■ Activity
Copy each line below that has "site".

■ Given entries
== Segment start ==

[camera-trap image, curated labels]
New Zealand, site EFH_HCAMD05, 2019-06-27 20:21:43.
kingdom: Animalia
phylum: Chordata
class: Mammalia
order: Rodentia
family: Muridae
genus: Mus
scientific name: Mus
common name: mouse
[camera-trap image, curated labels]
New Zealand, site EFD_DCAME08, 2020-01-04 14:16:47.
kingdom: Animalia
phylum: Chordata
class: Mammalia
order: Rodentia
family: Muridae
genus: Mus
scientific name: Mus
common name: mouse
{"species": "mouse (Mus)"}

== Segment end ==
== Segment start ==

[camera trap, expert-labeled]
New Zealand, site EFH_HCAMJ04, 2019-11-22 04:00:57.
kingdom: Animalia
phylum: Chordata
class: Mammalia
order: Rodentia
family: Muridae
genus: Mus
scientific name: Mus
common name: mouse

== Segment end ==

■ Exercise solution
New Zealand, site EFH_HCAMD05, 2019-06-27 20:21:43.
New Zealand, site EFD_DCAME08, 2020-01-04 14:16:47.
New Zealand, site EFH_HCAMJ04, 2019-11-22 04:00:57.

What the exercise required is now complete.